Here’s what film critics refuse to consider or acknowledge when lost in their drunken haze of blind Baytred: These movies are beautiful to look at. Bay is no hack when it comes to painstakingly shot action sequences or raising the bar on digital technology. My general reaction to CG-heavy action films is boredom. Most digital landscapes look gauzey and lifeless, like French academic paintings (never pass up a chance to take potshots at academy paintings), and CG creatures often appear weightless and cartoony. If critics could put the hostility aside for a moment, they might recognize that the seamless blend of practical and digital effects on display in Transformers 3 is years beyond anything offered in this summer’s other action films. Forget the lame story, just for a few minutes, and take in the photorealistic ballet of motion, color, and light. There’s art in the middle of all that mayhem. Really.
I’m convinced the Futurists would agree, if they hadn’t died tragically of old age and jungle rot. This short-lived Italian art movement in the early 20th century reflected a fascination with an increasingly fast-paced world of industrial automation and modern modes of transportation. The Futurists were intrigued by the fluidity of machines and people in action and the small increments of motion that were now able to be captured in frames of movie film. Check out these two Futurist works by the movement’s greatest practitioner, Umberto Boccioni, Unique Forms of Continuity in Space and Dynamism of a Soccer Player (both 1913). He was evoking Transformers imagery before Optimus Prime was a glint in his father’s electric eye:
One film critic, apparently not sharing my perspective on art, claimed that the robot effects in Transformers: Dark of the Moon were poor compared to those rendered by James Cameron’s team in the original Terminator (1984). No one is arguing that Terminator isn’t a far better film, but the low-rent stop-motion effects briefly glimpsed at the end are hardly the reason.
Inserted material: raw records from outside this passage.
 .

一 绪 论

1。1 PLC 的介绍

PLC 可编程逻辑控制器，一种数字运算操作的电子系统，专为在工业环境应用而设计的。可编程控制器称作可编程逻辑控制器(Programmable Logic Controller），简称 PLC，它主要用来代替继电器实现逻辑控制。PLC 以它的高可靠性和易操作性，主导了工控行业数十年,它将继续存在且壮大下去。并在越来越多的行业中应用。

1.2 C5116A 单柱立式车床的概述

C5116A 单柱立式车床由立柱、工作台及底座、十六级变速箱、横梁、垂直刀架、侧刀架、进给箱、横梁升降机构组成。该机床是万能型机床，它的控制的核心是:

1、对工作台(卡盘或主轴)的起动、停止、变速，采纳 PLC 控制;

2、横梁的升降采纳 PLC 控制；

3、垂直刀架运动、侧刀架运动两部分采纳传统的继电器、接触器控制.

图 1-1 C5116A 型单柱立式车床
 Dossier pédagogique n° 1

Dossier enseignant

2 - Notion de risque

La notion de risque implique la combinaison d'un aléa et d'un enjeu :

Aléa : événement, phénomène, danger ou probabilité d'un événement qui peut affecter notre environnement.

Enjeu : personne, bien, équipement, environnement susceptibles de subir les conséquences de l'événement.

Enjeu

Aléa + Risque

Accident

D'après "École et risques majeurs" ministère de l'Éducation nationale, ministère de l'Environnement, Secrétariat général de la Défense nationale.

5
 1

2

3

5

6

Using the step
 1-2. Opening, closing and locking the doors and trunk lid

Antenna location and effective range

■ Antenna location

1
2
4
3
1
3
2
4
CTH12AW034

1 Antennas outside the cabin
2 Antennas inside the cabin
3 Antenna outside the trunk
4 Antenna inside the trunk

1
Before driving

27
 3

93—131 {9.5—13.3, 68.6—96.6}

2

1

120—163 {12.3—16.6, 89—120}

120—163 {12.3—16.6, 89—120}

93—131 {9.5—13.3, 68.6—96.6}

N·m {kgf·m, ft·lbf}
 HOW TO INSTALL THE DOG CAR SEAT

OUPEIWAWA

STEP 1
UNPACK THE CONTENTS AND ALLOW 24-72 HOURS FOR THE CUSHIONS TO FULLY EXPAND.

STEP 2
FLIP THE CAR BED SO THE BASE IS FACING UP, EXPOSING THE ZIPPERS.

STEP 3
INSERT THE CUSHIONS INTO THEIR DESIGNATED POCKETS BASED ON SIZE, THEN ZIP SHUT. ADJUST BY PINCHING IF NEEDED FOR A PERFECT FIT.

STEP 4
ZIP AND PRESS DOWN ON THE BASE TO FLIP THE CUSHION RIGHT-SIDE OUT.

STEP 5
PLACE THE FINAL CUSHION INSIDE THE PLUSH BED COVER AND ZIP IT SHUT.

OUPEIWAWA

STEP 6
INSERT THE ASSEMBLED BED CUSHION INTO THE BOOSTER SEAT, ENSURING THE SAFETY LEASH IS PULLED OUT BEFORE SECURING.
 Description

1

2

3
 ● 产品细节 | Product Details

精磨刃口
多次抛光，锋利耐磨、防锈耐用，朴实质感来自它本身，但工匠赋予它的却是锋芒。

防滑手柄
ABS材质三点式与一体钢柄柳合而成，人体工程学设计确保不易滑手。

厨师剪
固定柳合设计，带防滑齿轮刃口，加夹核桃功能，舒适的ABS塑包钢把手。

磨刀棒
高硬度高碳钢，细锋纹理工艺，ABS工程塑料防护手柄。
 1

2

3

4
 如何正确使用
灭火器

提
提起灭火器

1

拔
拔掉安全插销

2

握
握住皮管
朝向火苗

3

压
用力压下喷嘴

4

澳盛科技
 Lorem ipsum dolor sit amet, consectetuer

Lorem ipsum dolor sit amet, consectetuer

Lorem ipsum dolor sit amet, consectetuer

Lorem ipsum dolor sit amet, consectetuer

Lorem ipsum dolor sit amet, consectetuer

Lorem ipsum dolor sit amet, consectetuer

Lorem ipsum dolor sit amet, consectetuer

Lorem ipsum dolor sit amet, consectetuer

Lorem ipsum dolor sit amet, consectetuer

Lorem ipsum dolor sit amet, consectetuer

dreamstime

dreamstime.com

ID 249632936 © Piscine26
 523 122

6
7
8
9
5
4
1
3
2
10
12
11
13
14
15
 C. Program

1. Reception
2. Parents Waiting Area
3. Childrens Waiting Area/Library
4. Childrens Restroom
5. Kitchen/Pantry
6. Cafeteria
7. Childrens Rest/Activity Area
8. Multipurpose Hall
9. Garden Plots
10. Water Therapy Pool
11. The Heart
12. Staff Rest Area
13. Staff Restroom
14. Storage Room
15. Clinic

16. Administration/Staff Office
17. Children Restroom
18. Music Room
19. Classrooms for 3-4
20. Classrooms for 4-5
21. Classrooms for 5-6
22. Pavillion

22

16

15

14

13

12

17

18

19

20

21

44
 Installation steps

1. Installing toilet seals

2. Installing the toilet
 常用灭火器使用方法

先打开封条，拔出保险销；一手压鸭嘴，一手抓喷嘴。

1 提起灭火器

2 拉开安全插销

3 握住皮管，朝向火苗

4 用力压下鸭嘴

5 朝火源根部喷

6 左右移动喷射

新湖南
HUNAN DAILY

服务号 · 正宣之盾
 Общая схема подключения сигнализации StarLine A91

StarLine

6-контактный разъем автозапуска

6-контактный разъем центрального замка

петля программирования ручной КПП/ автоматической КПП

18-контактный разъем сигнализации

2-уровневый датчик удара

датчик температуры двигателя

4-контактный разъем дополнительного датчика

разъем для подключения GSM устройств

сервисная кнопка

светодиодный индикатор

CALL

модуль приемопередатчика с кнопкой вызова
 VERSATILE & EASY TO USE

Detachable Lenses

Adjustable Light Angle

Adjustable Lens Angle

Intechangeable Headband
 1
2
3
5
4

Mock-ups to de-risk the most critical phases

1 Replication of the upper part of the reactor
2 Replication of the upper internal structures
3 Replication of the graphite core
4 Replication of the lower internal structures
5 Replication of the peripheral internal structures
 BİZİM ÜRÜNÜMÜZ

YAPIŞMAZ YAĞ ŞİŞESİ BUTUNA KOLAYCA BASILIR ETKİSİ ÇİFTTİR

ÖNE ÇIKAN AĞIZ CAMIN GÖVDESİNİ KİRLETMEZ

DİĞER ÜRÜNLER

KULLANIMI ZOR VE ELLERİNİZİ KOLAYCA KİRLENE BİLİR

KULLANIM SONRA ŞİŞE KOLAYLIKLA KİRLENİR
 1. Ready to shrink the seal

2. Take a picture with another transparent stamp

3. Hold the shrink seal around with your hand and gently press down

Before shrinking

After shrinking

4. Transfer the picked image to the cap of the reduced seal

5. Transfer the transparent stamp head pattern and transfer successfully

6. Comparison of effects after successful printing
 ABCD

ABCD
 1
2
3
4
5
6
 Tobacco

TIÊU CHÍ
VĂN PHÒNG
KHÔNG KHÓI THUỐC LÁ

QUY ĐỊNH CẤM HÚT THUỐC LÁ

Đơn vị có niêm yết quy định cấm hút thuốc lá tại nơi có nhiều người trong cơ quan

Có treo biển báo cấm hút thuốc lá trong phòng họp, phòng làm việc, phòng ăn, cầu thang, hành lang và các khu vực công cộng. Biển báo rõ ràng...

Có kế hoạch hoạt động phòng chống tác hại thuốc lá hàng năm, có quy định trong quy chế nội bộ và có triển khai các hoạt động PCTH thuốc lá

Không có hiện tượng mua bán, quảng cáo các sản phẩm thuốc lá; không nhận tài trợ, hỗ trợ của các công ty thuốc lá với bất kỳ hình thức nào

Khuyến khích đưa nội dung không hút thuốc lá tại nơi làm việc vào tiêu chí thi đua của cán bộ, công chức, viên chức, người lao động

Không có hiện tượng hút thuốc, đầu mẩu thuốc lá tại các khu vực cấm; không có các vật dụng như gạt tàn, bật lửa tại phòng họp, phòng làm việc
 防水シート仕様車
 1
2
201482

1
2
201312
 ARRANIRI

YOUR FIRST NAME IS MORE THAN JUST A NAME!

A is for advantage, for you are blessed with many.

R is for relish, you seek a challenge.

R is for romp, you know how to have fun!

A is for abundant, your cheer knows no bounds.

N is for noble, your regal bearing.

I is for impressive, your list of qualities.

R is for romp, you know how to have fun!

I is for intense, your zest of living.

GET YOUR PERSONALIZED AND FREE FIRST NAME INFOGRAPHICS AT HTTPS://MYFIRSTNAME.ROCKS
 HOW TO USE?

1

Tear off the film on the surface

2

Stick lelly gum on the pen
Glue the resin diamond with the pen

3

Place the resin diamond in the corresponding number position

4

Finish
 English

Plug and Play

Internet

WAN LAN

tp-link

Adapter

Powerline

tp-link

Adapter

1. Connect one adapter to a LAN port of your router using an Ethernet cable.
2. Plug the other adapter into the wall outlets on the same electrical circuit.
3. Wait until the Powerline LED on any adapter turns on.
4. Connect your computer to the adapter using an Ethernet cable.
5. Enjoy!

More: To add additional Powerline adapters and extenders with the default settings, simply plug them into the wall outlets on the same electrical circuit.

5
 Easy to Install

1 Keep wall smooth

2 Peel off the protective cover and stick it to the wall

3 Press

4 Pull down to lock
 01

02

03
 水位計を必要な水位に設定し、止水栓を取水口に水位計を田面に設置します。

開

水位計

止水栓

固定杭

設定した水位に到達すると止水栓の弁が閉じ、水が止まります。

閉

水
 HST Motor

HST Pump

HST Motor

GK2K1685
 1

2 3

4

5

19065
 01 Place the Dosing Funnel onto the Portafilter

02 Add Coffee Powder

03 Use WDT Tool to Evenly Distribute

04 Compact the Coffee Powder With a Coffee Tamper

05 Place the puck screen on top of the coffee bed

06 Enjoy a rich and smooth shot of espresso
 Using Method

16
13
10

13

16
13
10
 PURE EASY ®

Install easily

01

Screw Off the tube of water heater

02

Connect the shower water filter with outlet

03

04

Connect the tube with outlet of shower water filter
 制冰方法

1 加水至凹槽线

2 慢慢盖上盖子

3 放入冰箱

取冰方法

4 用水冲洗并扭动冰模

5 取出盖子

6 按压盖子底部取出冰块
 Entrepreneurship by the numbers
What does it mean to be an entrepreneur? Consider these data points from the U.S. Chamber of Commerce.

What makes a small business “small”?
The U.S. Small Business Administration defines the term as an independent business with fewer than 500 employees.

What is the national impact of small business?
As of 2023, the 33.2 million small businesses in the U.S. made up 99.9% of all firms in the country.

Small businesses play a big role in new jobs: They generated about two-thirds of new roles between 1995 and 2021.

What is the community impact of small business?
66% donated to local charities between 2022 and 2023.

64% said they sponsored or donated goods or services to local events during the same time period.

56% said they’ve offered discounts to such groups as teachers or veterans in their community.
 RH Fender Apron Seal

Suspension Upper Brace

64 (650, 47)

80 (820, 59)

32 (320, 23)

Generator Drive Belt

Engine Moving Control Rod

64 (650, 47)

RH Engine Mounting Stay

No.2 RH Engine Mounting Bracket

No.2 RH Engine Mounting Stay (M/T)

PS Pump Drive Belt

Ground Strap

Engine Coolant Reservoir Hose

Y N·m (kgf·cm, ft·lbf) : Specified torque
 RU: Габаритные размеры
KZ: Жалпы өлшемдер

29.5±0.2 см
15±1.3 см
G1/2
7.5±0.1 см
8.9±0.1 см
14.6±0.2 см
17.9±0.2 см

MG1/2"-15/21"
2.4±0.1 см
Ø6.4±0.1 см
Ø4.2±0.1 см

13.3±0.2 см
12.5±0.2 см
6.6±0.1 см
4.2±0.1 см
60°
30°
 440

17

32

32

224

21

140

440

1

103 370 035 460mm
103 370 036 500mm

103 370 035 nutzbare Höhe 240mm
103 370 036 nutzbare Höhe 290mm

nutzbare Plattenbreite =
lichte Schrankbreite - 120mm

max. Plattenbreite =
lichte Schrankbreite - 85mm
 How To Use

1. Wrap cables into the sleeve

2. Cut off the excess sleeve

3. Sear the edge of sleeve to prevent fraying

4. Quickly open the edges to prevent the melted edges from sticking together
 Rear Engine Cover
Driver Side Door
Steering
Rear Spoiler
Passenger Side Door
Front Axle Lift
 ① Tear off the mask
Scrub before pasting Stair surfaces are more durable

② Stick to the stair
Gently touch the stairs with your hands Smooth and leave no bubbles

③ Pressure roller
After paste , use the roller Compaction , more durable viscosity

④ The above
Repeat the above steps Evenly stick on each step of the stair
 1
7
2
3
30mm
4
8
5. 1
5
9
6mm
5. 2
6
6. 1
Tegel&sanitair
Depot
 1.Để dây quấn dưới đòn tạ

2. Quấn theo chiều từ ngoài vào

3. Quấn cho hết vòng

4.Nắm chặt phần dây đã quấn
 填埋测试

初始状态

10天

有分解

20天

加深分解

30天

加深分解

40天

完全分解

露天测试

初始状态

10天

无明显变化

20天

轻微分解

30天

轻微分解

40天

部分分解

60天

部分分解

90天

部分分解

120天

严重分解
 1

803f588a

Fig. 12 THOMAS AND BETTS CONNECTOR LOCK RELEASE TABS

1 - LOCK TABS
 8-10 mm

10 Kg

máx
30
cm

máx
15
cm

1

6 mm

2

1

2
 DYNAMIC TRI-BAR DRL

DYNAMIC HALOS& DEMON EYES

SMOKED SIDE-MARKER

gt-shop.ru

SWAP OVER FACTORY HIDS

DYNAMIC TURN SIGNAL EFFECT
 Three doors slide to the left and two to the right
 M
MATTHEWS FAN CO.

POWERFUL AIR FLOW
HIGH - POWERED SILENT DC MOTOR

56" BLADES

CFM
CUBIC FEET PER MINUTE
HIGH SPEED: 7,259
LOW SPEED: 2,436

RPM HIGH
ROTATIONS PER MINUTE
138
Critic, you really should watch the movie you are paid to review.
Despite the vastly different critical responses to their films, Bay and Cameron are alike in many ways: Both are egotistical overlords and control freaks who make epics, have a high tolerance for atrocious dialog, push the limits of special effects, and leave their actors to sink or swim. The fundamental difference between them, and the reason Cameron’s movies are always so much better, is the humanity that lies at each story’s thematic core. Bay’s movies don’t actually have a thematic core. They have eye candy. That’s why he hires Victoria’s Secret models instead of Kate Winslet.
Critics often say Michael Bay has contempt for his audience, which any behind-the-scenes look at his work proves false. He’s desperate to please his audience, but, like George Lucas, he has forgotten what real people care about (hint, Michael: it’s people). Given the level to which he has elevated the quality of robot effects, it’s ironic that Bay’s films are so like cinema’s first famous, yet primitive, robot, the Tin Man: They have no heart.
They might not have a brain either, but I limit myself to one Wizard of Oz analogy per day.